* Task input
☆ ☆ ☆ ☆

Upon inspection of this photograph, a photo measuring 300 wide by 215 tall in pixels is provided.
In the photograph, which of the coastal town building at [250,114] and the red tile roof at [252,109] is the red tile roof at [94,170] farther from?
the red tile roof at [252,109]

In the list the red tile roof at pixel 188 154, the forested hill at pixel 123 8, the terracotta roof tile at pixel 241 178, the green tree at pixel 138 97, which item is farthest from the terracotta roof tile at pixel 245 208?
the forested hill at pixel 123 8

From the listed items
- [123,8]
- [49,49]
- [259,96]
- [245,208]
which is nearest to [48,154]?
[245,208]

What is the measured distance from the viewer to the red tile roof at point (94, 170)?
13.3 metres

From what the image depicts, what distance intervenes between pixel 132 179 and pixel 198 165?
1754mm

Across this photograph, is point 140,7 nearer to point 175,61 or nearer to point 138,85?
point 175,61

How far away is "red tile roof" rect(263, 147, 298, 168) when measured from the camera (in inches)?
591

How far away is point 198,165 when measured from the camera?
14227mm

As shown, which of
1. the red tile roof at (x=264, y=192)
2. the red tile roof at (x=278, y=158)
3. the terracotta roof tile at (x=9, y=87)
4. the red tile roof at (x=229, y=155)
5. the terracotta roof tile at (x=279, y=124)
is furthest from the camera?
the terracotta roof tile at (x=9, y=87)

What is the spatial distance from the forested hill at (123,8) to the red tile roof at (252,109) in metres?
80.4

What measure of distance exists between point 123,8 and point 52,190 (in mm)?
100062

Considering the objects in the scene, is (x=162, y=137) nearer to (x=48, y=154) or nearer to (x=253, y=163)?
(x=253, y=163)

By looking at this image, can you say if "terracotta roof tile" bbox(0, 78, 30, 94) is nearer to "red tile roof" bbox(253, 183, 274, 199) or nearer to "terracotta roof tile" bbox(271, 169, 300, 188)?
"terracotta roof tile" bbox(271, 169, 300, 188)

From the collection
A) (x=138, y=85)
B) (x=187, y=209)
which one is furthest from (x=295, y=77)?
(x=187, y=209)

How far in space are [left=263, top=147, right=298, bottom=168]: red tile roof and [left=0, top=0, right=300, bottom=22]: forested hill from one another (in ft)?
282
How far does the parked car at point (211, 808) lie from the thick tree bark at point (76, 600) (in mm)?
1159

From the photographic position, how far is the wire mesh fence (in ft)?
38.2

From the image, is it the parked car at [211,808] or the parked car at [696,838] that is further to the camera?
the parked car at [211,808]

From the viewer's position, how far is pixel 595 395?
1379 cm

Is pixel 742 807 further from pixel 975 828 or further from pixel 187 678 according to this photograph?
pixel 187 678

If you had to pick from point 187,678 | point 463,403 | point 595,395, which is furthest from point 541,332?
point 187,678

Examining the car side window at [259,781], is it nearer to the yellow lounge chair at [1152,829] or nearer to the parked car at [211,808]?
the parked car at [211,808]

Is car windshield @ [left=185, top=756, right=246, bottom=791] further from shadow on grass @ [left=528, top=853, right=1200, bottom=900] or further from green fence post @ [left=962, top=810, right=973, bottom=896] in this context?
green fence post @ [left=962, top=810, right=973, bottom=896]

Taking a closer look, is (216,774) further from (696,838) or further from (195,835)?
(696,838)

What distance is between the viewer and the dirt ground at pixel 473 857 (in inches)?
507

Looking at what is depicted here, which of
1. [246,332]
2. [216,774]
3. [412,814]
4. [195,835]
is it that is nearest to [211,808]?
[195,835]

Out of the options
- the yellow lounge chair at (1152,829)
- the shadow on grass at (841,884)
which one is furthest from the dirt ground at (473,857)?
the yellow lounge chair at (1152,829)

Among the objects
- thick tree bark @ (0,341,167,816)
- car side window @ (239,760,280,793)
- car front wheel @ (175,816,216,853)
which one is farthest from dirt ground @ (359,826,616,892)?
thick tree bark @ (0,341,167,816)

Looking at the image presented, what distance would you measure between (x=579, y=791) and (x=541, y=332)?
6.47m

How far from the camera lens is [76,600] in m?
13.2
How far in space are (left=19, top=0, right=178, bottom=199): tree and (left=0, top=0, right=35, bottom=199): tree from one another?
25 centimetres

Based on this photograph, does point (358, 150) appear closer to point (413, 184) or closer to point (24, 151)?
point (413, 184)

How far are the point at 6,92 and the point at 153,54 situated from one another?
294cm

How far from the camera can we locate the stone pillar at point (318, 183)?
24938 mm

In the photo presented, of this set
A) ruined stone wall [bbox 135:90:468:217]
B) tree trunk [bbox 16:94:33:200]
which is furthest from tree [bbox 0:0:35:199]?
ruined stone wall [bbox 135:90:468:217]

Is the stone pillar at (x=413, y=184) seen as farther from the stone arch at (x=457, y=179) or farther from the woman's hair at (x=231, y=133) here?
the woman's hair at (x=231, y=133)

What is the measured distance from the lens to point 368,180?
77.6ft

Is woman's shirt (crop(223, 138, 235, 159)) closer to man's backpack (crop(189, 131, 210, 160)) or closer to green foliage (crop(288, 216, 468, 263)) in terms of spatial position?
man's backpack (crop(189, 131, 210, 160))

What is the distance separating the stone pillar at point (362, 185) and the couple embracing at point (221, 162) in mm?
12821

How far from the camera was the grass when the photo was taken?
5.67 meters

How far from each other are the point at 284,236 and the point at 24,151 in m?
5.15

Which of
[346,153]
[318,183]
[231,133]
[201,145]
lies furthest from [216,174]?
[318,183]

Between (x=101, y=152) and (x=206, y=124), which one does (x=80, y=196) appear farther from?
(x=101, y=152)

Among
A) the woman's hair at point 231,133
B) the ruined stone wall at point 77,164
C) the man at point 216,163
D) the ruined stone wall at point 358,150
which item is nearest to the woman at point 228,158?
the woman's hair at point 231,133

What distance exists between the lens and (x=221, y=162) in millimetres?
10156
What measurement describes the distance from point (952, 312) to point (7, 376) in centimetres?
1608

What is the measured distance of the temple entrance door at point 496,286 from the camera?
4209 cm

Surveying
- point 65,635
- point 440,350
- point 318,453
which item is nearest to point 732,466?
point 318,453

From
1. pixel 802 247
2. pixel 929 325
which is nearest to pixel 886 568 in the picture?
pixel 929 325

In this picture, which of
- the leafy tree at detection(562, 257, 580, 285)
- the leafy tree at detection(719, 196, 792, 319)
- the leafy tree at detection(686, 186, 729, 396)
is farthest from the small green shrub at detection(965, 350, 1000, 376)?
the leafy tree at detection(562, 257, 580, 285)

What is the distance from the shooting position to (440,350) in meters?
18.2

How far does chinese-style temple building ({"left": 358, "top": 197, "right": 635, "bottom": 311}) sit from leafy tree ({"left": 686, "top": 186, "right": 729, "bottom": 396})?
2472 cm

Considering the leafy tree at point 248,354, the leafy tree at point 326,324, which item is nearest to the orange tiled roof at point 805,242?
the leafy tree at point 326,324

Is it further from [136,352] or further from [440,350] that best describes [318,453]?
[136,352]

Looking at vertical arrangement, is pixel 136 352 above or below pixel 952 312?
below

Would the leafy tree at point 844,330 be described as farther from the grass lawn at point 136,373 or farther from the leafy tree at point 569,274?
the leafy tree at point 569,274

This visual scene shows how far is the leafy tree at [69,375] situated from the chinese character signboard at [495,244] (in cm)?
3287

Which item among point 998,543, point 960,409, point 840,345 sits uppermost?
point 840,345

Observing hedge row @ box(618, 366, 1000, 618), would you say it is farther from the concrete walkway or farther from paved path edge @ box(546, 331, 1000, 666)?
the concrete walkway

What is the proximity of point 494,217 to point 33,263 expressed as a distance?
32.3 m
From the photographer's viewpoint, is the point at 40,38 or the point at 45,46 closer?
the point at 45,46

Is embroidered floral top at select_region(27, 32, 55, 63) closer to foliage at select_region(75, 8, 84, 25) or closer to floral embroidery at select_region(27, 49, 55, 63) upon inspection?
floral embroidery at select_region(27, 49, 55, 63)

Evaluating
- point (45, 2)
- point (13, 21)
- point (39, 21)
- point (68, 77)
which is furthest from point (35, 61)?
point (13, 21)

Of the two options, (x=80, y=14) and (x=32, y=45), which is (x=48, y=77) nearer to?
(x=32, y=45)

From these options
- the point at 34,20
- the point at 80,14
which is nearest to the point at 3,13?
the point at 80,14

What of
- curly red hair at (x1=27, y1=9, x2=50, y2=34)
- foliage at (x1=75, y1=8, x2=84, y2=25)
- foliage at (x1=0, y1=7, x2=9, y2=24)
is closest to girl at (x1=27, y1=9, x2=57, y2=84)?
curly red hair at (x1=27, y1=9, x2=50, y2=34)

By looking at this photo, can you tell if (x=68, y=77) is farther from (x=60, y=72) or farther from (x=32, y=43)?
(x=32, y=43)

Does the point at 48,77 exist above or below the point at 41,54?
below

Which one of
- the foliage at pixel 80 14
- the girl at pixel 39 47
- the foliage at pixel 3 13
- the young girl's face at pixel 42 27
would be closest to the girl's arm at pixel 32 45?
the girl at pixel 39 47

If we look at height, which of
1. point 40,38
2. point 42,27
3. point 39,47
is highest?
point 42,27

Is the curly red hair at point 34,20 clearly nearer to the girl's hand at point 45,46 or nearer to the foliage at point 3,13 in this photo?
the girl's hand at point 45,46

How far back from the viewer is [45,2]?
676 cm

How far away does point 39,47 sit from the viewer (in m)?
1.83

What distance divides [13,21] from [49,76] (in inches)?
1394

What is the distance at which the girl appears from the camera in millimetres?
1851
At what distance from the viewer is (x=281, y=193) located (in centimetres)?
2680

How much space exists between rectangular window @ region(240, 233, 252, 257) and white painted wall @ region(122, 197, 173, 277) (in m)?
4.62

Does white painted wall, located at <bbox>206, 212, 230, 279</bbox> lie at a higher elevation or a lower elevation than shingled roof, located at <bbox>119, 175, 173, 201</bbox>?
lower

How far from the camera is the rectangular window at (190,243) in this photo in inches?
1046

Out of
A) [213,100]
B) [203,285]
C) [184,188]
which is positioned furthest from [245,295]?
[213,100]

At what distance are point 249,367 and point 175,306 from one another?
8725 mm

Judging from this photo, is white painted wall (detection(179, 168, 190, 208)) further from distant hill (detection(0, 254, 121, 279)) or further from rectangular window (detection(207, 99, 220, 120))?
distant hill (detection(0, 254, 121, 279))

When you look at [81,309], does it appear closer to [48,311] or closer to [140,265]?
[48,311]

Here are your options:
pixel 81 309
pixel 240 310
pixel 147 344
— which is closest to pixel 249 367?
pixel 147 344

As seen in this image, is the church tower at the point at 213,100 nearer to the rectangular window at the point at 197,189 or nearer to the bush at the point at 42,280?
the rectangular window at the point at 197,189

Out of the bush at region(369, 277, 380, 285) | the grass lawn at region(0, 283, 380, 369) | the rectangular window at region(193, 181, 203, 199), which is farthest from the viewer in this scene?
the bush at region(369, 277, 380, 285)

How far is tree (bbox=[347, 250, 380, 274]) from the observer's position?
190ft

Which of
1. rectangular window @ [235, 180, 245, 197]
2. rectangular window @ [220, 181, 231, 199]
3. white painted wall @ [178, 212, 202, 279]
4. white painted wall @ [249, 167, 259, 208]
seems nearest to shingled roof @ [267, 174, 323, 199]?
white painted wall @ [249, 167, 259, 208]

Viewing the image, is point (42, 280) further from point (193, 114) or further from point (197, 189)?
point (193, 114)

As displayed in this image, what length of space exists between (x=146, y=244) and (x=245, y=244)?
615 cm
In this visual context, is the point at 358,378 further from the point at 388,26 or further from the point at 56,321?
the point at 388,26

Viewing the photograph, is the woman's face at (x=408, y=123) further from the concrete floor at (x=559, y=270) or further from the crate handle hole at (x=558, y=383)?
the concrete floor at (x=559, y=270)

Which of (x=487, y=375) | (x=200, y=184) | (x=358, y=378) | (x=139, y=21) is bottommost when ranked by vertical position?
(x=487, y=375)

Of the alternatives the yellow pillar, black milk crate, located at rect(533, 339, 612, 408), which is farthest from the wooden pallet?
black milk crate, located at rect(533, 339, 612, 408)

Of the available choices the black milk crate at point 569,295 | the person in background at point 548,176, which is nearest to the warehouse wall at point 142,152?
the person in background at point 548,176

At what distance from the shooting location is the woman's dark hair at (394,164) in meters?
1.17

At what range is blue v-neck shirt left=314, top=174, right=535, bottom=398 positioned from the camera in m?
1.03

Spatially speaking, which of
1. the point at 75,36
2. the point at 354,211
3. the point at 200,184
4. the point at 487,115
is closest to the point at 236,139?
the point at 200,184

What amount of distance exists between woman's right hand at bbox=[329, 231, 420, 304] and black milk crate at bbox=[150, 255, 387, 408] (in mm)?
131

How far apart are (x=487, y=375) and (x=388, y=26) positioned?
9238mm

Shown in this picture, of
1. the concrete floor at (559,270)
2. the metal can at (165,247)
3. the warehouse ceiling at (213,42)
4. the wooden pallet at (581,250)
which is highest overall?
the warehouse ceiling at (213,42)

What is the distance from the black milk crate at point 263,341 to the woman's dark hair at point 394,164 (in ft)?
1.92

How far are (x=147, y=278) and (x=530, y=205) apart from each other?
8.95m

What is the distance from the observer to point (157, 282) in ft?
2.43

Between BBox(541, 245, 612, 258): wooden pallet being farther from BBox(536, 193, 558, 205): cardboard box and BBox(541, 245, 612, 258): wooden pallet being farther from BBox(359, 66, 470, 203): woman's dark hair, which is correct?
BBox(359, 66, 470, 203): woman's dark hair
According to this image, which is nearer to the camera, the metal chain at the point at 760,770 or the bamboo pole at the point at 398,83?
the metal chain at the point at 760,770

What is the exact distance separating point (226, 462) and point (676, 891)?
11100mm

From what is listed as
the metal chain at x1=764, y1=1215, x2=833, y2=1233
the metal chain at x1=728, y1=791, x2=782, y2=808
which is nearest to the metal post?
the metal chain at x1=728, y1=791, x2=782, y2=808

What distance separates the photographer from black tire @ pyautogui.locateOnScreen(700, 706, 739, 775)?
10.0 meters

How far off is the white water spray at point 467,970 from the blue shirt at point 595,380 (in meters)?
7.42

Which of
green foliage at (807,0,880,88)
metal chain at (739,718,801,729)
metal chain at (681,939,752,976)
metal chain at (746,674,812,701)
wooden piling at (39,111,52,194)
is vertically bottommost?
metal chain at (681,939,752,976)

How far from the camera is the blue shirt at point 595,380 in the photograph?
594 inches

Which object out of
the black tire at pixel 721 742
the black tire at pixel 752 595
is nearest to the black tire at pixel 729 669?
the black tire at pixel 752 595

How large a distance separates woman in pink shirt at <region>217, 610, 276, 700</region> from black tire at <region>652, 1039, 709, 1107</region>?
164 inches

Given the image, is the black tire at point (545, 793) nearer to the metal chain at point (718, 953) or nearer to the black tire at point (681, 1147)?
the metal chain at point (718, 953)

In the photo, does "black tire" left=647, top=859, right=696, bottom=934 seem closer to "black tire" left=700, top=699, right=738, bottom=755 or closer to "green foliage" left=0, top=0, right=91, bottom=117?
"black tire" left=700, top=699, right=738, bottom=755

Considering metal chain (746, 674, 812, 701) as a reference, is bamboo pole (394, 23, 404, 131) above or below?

☆ ☆ ☆ ☆

* Written problem
Give again the lines from the line holding "How far from the camera is the blue" through the close of the listing, both included, exactly as written and with nothing else.

* Correct result
How far from the camera is the blue shirt at point 595,380 in the photograph?
594 inches

Which object out of
the black tire at pixel 721 742
the black tire at pixel 752 595
is nearest to the black tire at pixel 729 669?
the black tire at pixel 752 595

How large a distance separates woman in pink shirt at <region>217, 610, 276, 700</region> from black tire at <region>652, 1039, 709, 1107</region>?
164 inches

Given the image, is the black tire at point (545, 793) nearer to the metal chain at point (718, 953) or nearer to the black tire at point (681, 1147)?
the metal chain at point (718, 953)

In the photo, does "black tire" left=647, top=859, right=696, bottom=934 seem closer to "black tire" left=700, top=699, right=738, bottom=755 or closer to "green foliage" left=0, top=0, right=91, bottom=117?
"black tire" left=700, top=699, right=738, bottom=755

Considering metal chain (746, 674, 812, 701) as a reference, is bamboo pole (394, 23, 404, 131) above or below?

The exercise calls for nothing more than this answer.